O godz. 18:00 Eleven Sports powtórzy wyścig o Grand Prix Europy 2008, w którym Robert Kubica stanął na podium. Ale to nie jedyna ciekawa pozycja do oglądania dziś.
Powtórka
W 2008 roku Valencia Street Circuit debiutował w F1, a rozgrywane było na nim Grand Prix Europy. Przed przystąpieniem do rywalizacji, Robert mówił, że nie może doczekać się jazdy w Walencji, gdyż jest wielkim fanem torów ulicznych.
„Na torach ulicznych najważniejsze jest znalezienie dobrych ustawień, które sprawią, że auto będzie łatwe w prowadzeniu. Poprawa czasu musi następować stopniowo” – mówił Robert.

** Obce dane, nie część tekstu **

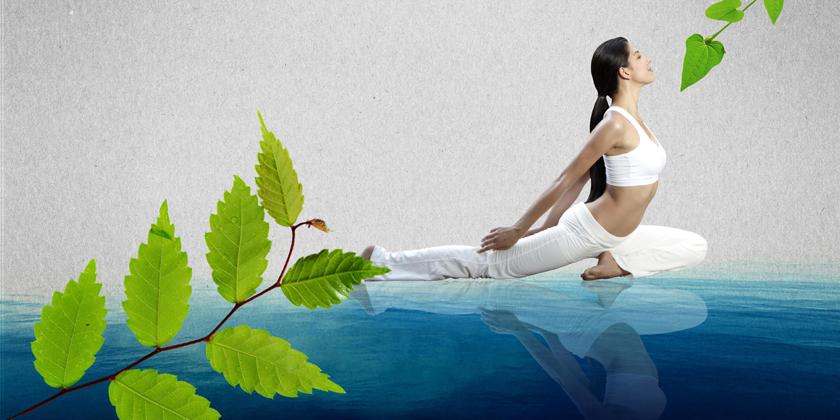 Če vseh pet elementov deluje harmonično, je rast bujna in so sadovi obilni.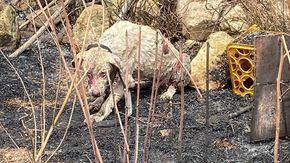 In Sardegna cane pastore non scappa di fronte alle fiamme per proteggere il gregge, salvato da un veterinario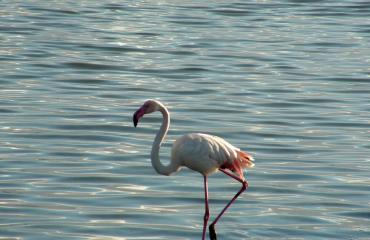 Hiking Sardinia:  Flamingo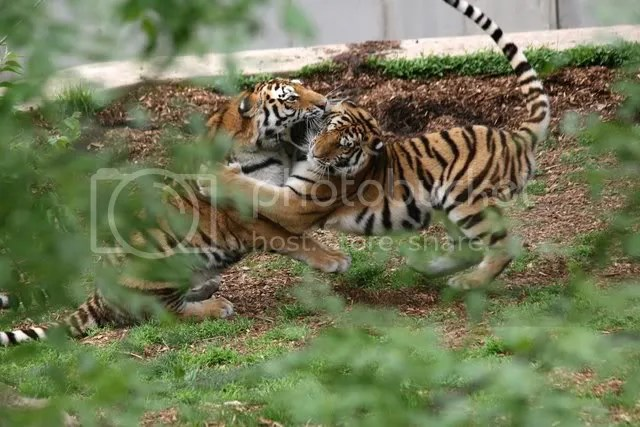 280209 2 tiger cubs playing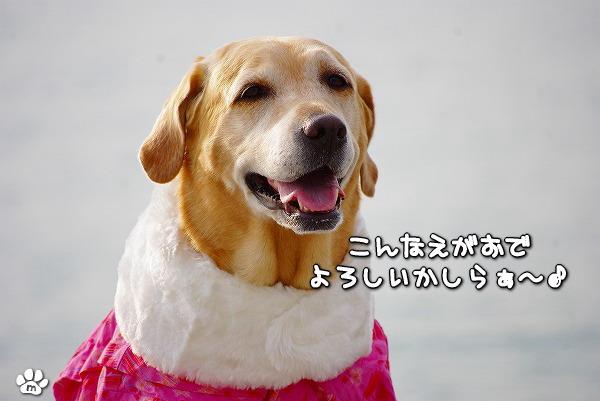 s-myu2009_1230_4
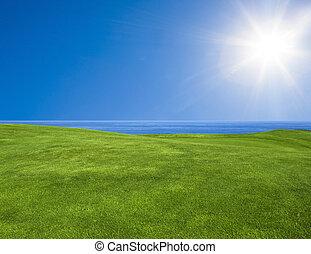 красивая, зеленый, пейзаж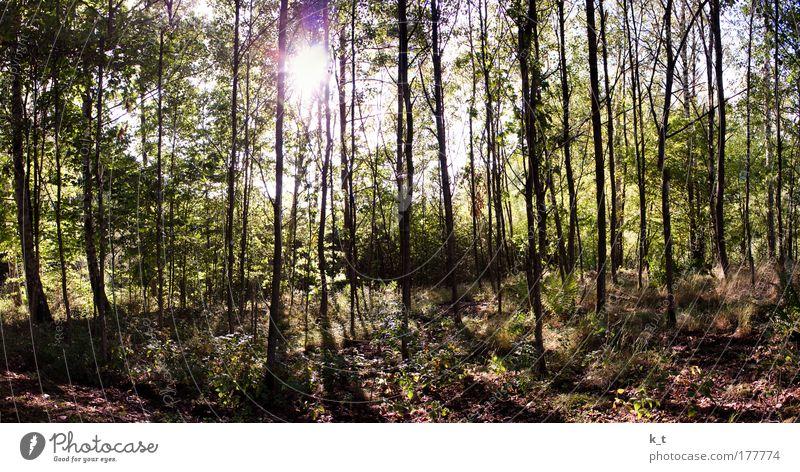 Waldspaziergang Natur grün Baum Sonne Sommer ruhig Umwelt träumen braun Zufriedenheit gehen groß natürlich Warmherzigkeit leuchten
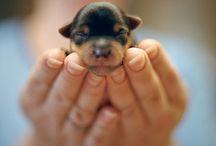 Hund aufs Herz / treue Seelenbegleiter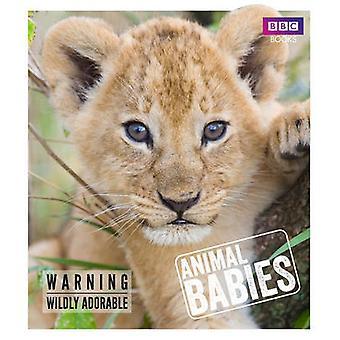 Animal Babies by Laura Barwick - 9781785941009 Book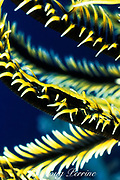 crinoid shrimp, Periclimenes sp., matches color of host feather star or crinoid to camouflage itself, Layang Layang Atoll, Malaysia, ( South China Sea )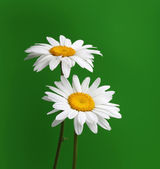 Chamomile flower on green — Stock Photo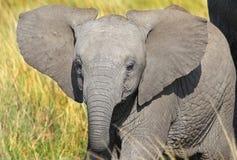 Ένας νέος μόσχος ελεφάντων στη χλόη στο masai mara Στοκ εικόνα με δικαίωμα ελεύθερης χρήσης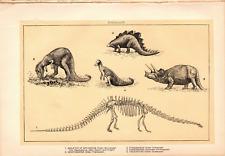 """1902 Antique Print Picture Dinosaurs Diplodocus Stegosaurus Triceratop 10X 6""""B4"""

Przed wyścigiem klasyfikacja kierowców przedstawiała się tak:
1. Lewis Hamilton 62
2. Kimi Raikkonen 57
3. Felipe Massa 54
4. Robert Kubica 49
5. Nick Heidfeld 41
Kubica był najszybszy w ostatnim treningu, a w kwalifikacjach zajął 3. miejsce, znacznie wyprzedzając Nicka Heidfelda.
„To były bardzo dobre kwalifikacje dla zespołu po kilku pechowych wyścigach. Tempo naszego auta jest niezłe” – mówił Robert.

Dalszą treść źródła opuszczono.